Thursday, December 19, 2013

How Esther Williams Saved My Life

How Esther Williams Saved My Life

When I was a little girl, I was very good at running, jumping, batting, and all kinds of other Tom-boyish things. In fact, one day on the playground when I was about 10, a boy from my class who had been bullying me regretted his attitude.

He jumped on my back and tried to punch me.  Little did he know that I had watched plenty of wrestling on TV and did what I had seen "The Crusher" do plenty of times.  I grabbed his arm, bent my knees and threw him over my back onto the ground. He lay there gasping for breath and the other kids standing around hoping to see a good fight between a boy and a weakling girl, were in shock.

Nobody bullied me again.

So, it should have come as no surprise that my television watching would also play a big part in my next truly life-threatening event.

Momma and her friend Mrs. Porter took her sons and me to the Holler Park wading pool one hot, summer day. I even have a picture of the three of us sitting in the pool looking like we were having fun.

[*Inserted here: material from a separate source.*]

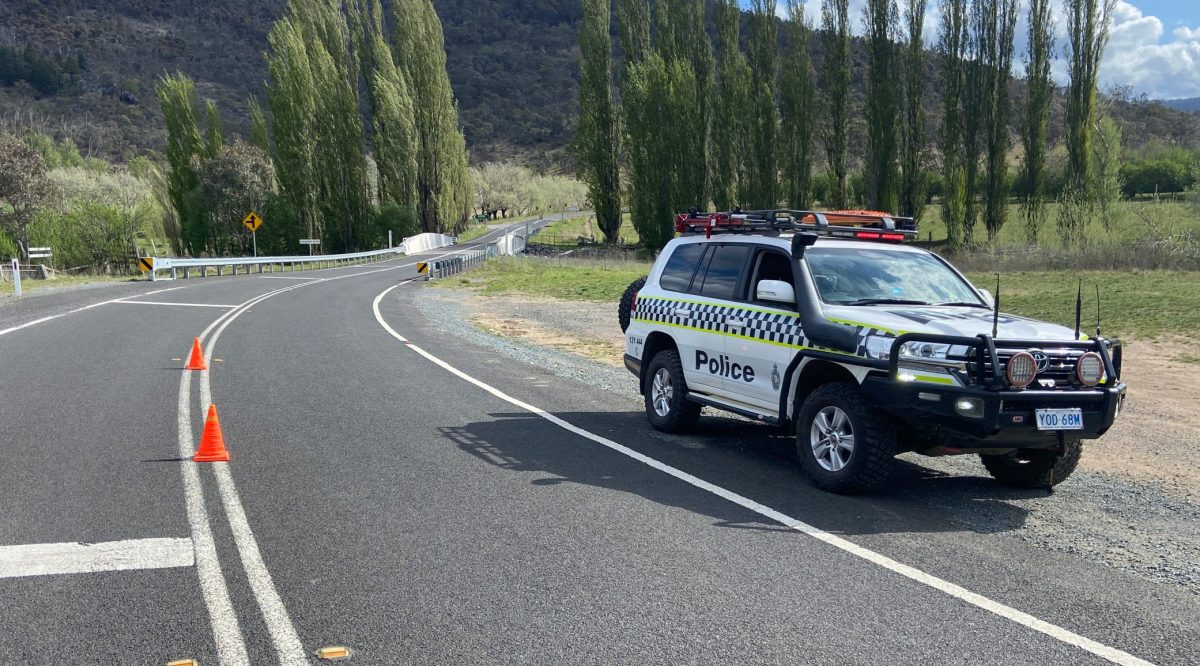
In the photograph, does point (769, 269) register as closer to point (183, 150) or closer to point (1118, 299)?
point (1118, 299)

There were two pools. One was the wading pool, the other was a regular 3' to 6' deep swimming pool.
The boys knew how to swim. Well, they were not going to win any contests, but they had lessons and knew how to flap their arms and kick their feet.  They would sit in the wading pool with me, then run to the big pool and jump in with the rest of the kids.

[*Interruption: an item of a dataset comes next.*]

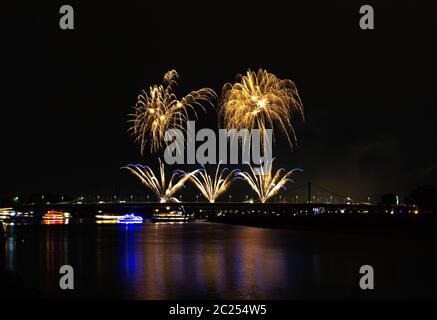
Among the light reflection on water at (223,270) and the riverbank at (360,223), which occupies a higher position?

I would run to the pool with them, but never jumped in.  I could not swim.

Of all the rough-and-ready things I knew how to do, I had never learned how to swim.

EARLY FOOTNOTE: in later years when my sons were 8 and 9 years old, I insisted that they take swimming lessons.  My oldest learned how to swim just enough to have fun in a pool, lake or even the Pacific Ocean during our trip to California.  My youngest, learned so well that he became part of his high school swim team, helped win the City Championship and spent three summers as a lifeguard.

Anyway, the summer that I visited Holler Park Pool I did NOT know how to swim.  It looked like fun, but I could not open my eye in water, was afraid of getting water in my nose and ears and did not know how to breathe. Other than that, I usually had fun at a pool.  I sat on the edge and dangled my feet.

This day, we were running between the wading pool and the big pool and I slipped.  I fell into the big pool at the deep end and immediately sank to the bottom.

I panicked and opened my eyes to see the watery shapes of all the other kids standing around the edge of the pool laughing. Even my friends stood there looking into the water. They thought I could swim.

I was drowning. I swallowed a gulp of water as I tried to call for help. Water squirted up my nose and made my ears hurt. No one was coming in to pull me out.

It was a sunny day, and around the watery shapes of kids watching me drown, I could see blue sky and white clouds.

That's when Esther Williams saved me. I had seen one of her movies on television, recently and she made swimming look easy.  She always went down into the water, splashed around for a while, and emerged with her eyes open and a big smile on her face. She would swim around effortlessly with graceful arm strokes and little paddling feet. She would spin in the water and splash her way to the edge of the pool and bounce up with water dripping from her perfectly- controlled hair, and smile.

So, I figured... do what she did. I started wiggling my feet and grabbing towards the surface of the water... one hand after the other. Within seconds (it seemed like eternity) my face was out of the  water and my head pushed up into the air.

As I sputtered and continued to kick and flap my arms like Esther, the kids realized that I was NOT really swimming and they tried to grab me.  One ran to get my mother.

I paddled my way to the edge of the pool and the kids pulled me out of the water. My mother came yelling something like "she can't swim!"  "how could you let her go in the pool!?" at my friends.

It's all a blur after that,  I never have learned to swim.

But, I will never forget Esther Williams.